__Entries taken from a collection__:
┌──
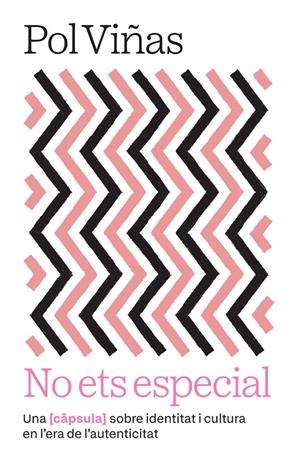 No ets especial | 9788411732673 | Viñas Jiménez, Pol | Llibres.cat | Llibreria online en català | La Impossible Llibreters Barcelona
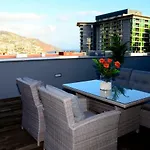 Casas Forte Do Pico By Brugrani Lejlighed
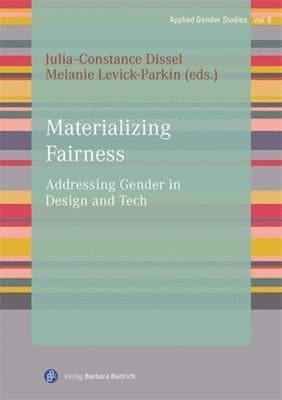 Materializing Fairness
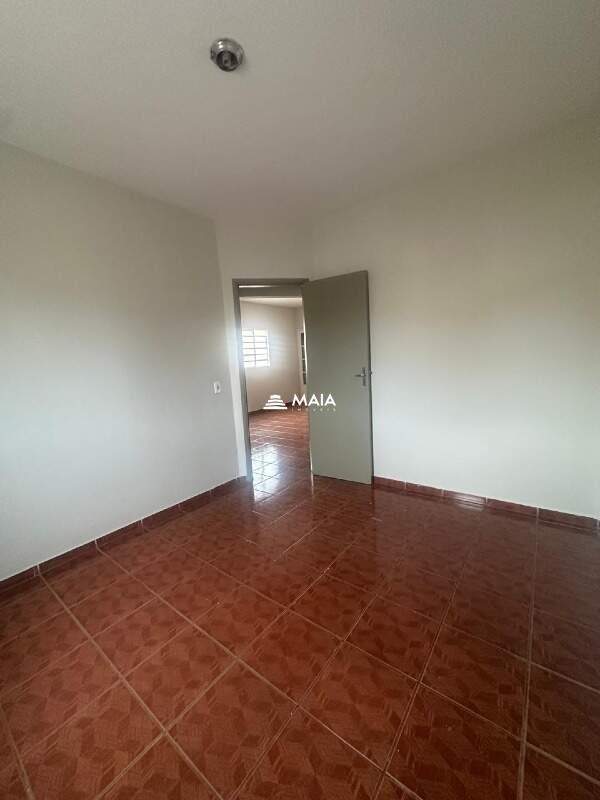 Apartamento para aluguel no Olinda: 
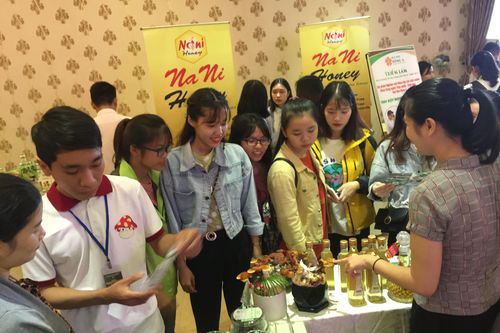Phát triển hệ sinh thái khởi nghiệp sáng tạo từ nguồn lực địa phương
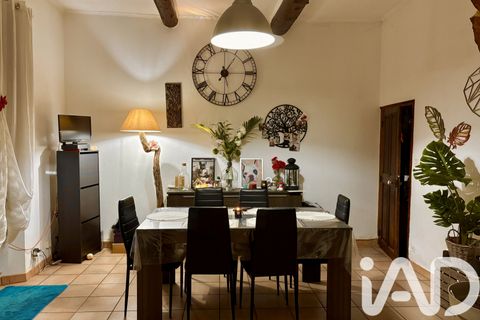 Villa i Carpentras, Vaucluse, Carpentras - € 239.500 | Ref: 16262 - foto 4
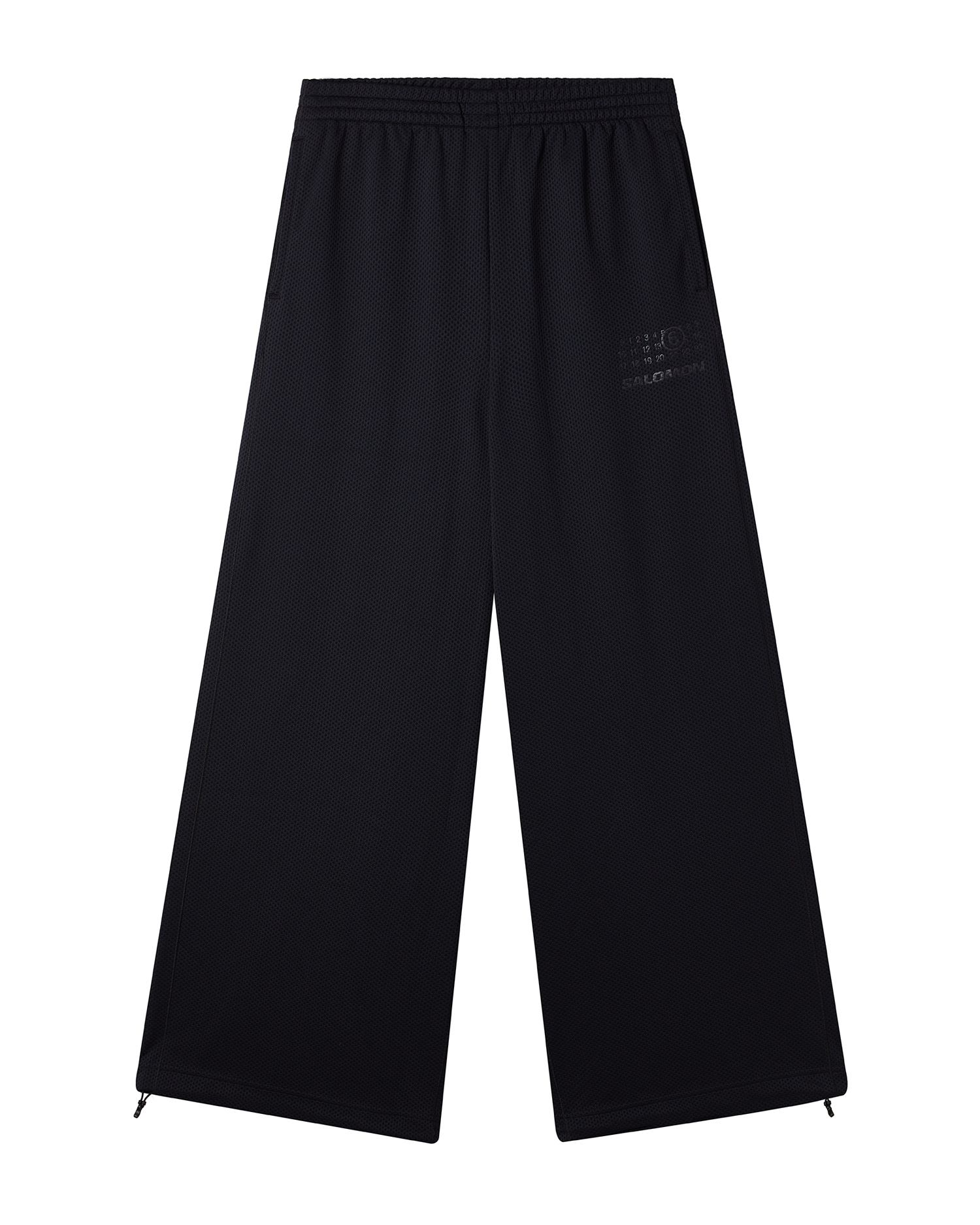 MM6 MAISON MARGIELA X Salomon wide-leg track pants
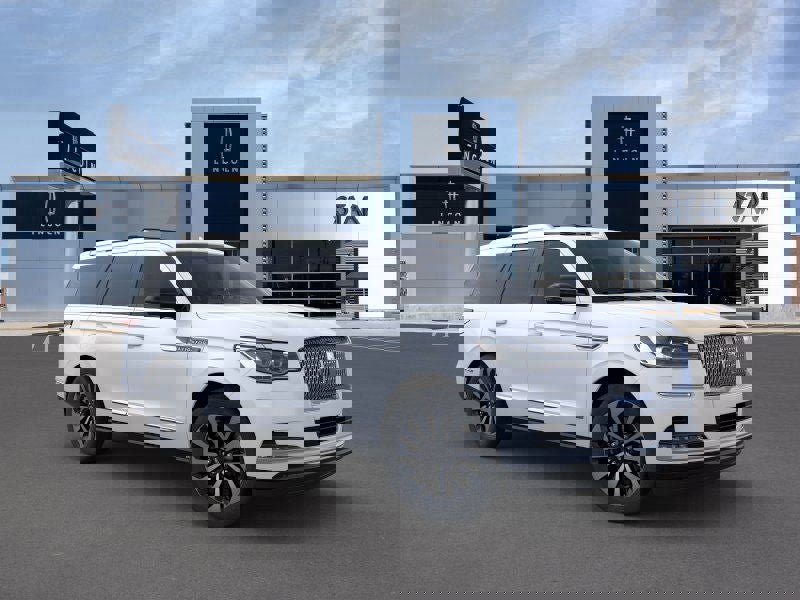 New 2023 Lincoln Navigator Reserve image 7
└──
__WHAT NEEDS TO BE DONE__: Leave the pictures out. Extract exactly the lines running from the one with "Materializing Fairness" through the last entry, both ends included.

__RESPONSE TO THE EXERCISE__:
 Materializing Fairness
 Apartamento para aluguel no Olinda: 
Phát triển hệ sinh thái khởi nghiệp sáng tạo từ nguồn lực địa phương
 Villa i Carpentras, Vaucluse, Carpentras - € 239.500 | Ref: 16262 - foto 4
 MM6 MAISON MARGIELA X Salomon wide-leg track pants
 New 2023 Lincoln Navigator Reserve image 7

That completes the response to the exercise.